With branches in the Highlands, Glasgow, Arran, Helensburgh, Dumfries, Edinburgh, Aberdeen, Kirriemuir, and New York, the Saltire Society is unique in the breadth of its cultural interests and in the range of expertise, given voluntarily, that underpins its work. Its interests embrace all aspects of culture including architecture and design, literature, public art, and music.
Through the Andrew Fletcher of Saltoun Awards the society has recognized, in 2012, the contribution made by Gaelic singer, actor, storyteller and tireless activist Dolina Maclennan, a crucial figure in the Scottish folk revival who arrived in Edinburgh from Lewis as a twenty-year-old in 1958 and charmed all who heard her sing.
Those same awards have paid tribute in 2015 to Aonghas Macneacail, the Skye-born Gaelic poet whose lyrics have featured in songs by Capercaille and in Jim Sutherland’s True North Orchestra and La Banda projects among other outlets.

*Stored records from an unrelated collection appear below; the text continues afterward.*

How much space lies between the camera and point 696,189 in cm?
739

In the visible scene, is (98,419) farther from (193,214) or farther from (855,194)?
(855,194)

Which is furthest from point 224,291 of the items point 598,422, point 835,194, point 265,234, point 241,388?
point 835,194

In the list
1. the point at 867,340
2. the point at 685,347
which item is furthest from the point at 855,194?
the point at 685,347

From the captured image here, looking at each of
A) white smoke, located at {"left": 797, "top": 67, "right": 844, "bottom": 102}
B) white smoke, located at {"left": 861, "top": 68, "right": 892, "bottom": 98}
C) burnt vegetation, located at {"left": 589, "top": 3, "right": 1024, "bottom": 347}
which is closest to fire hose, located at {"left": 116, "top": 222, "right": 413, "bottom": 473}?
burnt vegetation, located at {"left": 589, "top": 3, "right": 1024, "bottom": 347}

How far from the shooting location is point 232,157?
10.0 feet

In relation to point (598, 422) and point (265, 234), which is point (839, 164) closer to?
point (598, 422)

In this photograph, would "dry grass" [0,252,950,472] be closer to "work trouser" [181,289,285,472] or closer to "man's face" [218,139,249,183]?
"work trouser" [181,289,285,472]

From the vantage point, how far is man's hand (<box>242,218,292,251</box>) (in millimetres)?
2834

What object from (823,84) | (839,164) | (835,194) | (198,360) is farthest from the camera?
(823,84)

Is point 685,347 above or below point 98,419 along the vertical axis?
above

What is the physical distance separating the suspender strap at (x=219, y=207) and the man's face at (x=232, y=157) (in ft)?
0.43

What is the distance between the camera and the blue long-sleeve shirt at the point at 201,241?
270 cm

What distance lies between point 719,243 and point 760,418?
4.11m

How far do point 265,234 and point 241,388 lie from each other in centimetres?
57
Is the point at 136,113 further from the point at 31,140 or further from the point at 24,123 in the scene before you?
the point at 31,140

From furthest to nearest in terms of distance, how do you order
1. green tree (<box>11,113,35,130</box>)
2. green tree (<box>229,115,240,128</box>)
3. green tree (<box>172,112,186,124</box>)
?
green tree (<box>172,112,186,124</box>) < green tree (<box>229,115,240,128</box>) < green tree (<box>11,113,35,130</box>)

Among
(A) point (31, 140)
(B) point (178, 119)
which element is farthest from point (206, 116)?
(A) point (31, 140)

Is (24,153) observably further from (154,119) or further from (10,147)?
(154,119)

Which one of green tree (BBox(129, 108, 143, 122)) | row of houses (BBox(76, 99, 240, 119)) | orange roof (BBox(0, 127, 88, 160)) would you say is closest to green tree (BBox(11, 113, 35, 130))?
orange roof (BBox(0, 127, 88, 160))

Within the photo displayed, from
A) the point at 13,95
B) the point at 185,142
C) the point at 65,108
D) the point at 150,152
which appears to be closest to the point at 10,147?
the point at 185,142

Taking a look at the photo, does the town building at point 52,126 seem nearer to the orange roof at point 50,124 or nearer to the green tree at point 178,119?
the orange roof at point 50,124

In 2014, the society created a travel bursary that allowed musician and Gaelic speaker Innes White, of the Mischa MacPherson Trio and the John McCusker Band, the opportunity to learn about the traditional music connected to another minority language, Catalan, in its natural environment.
Continuing this project with the support of the British Council, as part of its eightieth birthday celebrations the society this year invited Fèisean nan Gàidheal to identify a young musician or singer with exceptional potential whose career would benefit from a similar experience, and piper Brïghde Chaimbeul was selected.
Brïghde, who won the 2016 BBC Radio 2 Young Folk Award, will travel to Bulgaria to explore Balkan folk music and in particular the Bulgarian gaita (bagpipe). She will research, learn and perform tunes from other piping cultures, including Galicia, Sardinia, Sweden and Ireland and examine the links between them all, in terms of their style, their rhythms and their sound.
A further bursary in partnership with Hands up for Trad will enable a young musician to take part in activities ranging from delivering a teaching programme to booking a small scale tour and to learn a new skill. It will also facilitate the strengthening of the planning skills and procedures needed to pursue a successful career in traditional music. The recipient, Ciaran Ryan, will also receive mentoring throughout his project, When the Yellow’s on the Broom: Discovering the music of the travelling communities in Angus, to ensure he gets the maximum benefit from the bursary.
Brïghde and Ciaran’s awards were announced at the Saltire Celebrates event at Oran Mor in Glasgow on St Andrew’s Night which included performances by award-winning musicians, singer-songwriters Karine Polwart and Blue Rose Code, and a ceilidh afterwards featuring music by Cherry Grove.